Mischa Barton and Olivia Wilde in The OC.
Mischa Barton and Olivia Wilde in The OC. Photograph: You Tube

This demands a second look at how young women in the media were treated while making such classic shows (“I think a lot of people deserve apologies for the things that were done to them at that time,” Barton said in 2021). But, earlier this year, she shared a fondness for the series when she joined her former co-stars Bilson and Clarke on their hit podcast, Welcome To The OC, Bitches! (the success of which shows just how much love there still is for the series), to take a celebratory look at her favourite Marissa moments. It has had more than 218,000 views on YouTube alone.

The highlights? Marissa screaming at Julie by the pool! The Ferris wheel kiss! (Ryan was scared of heights.) Both honourable mentions alongside those already detailed above. But it is Marissa’s death – which Barton claims she hadn’t seen since it first aired – that brings all three former leading women of Newport Beach to tears. “That middle part is really painful, when she asks him to stay with her,” Barton sobs. “I don’t want to see the part where he gets all emotional, I’m done now.”
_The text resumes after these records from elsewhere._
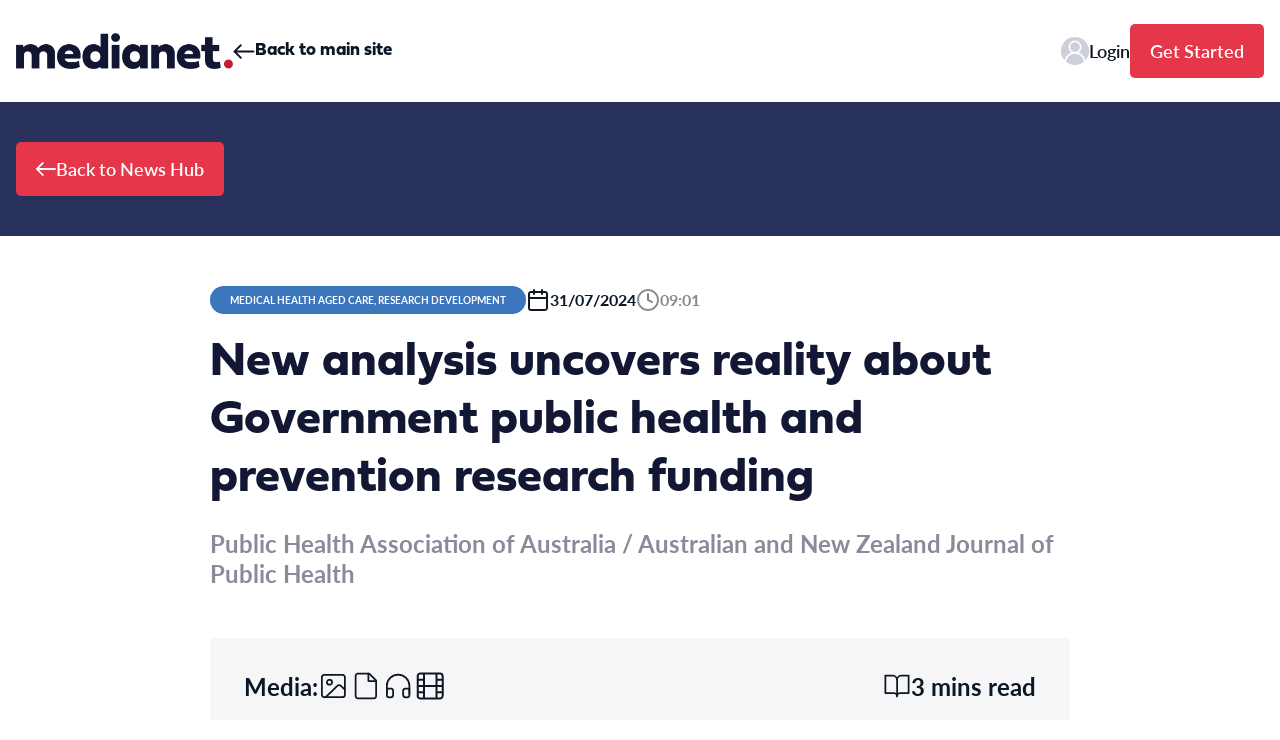

--- FILE ---
content_type: text/javascript
request_url: https://newshub.medianet.com.au/wp-content/themes/newshub/public/js/259.d42252.js
body_size: 886
content:
"use strict";(self.webpackChunk_roots_bud_sage_sage=self.webpackChunk_roots_bud_sage_sage||[]).push([[259],{"../node_modules/vue-style-loader/lib/addStylesClient.js":(e,t,n)=>{function r(e,t){for(var n=[],r={},s=0;s<t.length;s++){var a=t[s],o=a[0],i={id:e+":"+s,css:a[1],media:a[2],sourceMap:a[3]};r[o]?r[o].parts.push(i):n.push(r[o]={id:o,parts:[i]})}return n}n.d(t,{Z:()=>h});var s="undefined"!=typeof document;if("undefined"!=typeof DEBUG&&DEBUG&&!s)throw new Error("vue-style-loader cannot be used in a non-browser environment. Use { target: 'node' } in your Webpack config to indicate a server-rendering environment.");var a={},o=s&&(document.head||document.getElementsByTagName("head")[0]),i=null,d=0,u=!1,l=function(){},c=null,f="data-vue-ssr-id",p="undefined"!=typeof navigator&&/msie [6-9]\b/.test(navigator.userAgent.toLowerCase());function h(e,t,n,s){u=n,c=s||{};var o=r(e,t);return v(o),function(t){for(var n=[],s=0;s<o.length;s++){var i=o[s];(d=a[i.id]).refs--,n.push(d)}for(t?v(o=r(e,t)):o=[],s=0;s<n.length;s++){var d;if(0===(d=n[s]).refs){for(var u=0;u<d.parts.length;u++)d.parts[u]();delete a[d.id]}}}}function v(e){for(var t=0;t<e.length;t++){var n=e[t],r=a[n.id];if(r){r.refs++;for(var s=0;s<r.parts.length;s++)r.parts[s](n.parts[s]);for(;s<n.parts.length;s++)r.parts.push(g(n.parts[s]));r.parts.length>n.parts.length&&(r.parts.length=n.parts.length)}else{var o=[];for(s=0;s<n.parts.length;s++)o.push(g(n.parts[s]));a[n.id]={id:n.id,refs:1,parts:o}}}}function m(){var e=document.createElement("style");return e.type="text/css",o.appendChild(e),e}function g(e){var t,n,r=document.querySelector("style["+f+'~="'+e.id+'"]');if(r){if(u)return l;r.parentNode.removeChild(r)}if(p){var s=d++;r=i||(i=m()),t=C.bind(null,r,s,!1),n=C.bind(null,r,s,!0)}else r=m(),t=w.bind(null,r),n=function(){r.parentNode.removeChild(r)};return t(e),function(r){if(r){if(r.css===e.css&&r.media===e.media&&r.sourceMap===e.sourceMap)return;t(e=r)}else n()}}var y,b=(y=[],function(e,t){return y[e]=t,y.filter(Boolean).join("\n")});function C(e,t,n,r){var s=n?"":r.css;if(e.styleSheet)e.styleSheet.cssText=b(t,s);else{var a=document.createTextNode(s),o=e.childNodes;o[t]&&e.removeChild(o[t]),o.length?e.insertBefore(a,o[t]):e.appendChild(a)}}function w(e,t){var n=t.css,r=t.media,s=t.sourceMap;if(r&&e.setAttribute("media",r),c.ssrId&&e.setAttribute(f,t.id),s&&(n+="\n/*# sourceURL="+s.sources[0]+" */",n+="\n/*# sourceMappingURL=data:application/json;base64,"+btoa(unescape(encodeURIComponent(JSON.stringify(s))))+" */"),e.styleSheet)e.styleSheet.cssText=n;else{for(;e.firstChild;)e.removeChild(e.firstChild);e.appendChild(document.createTextNode(n))}}},"../node_modules/@roots/sage/lib/client/dom-ready.js":(e,t)=>{t.Z=e=>{window.requestAnimationFrame((async function t(){document.body?await e():window.requestAnimationFrame(t)}))}}}]);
When The OC ended in 2007, Schwartz took his concept of the outsider landing in an elite world to the east coast in Gossip Girl, which began the following year, and enjoyed global success. When it was rebooted in 2021, it received a tepid response. Could a reboot of The OC be on the cards? Speaking on a podcast earlier this year, Schwartz and Savage explained that they were not going to do that: “The OC was really just kind of specific to these characters and it feels like we made something, we’re really grateful that 20 years later, people are still watching the show and still want to talk about the show. And we’re just going to leave it right there.”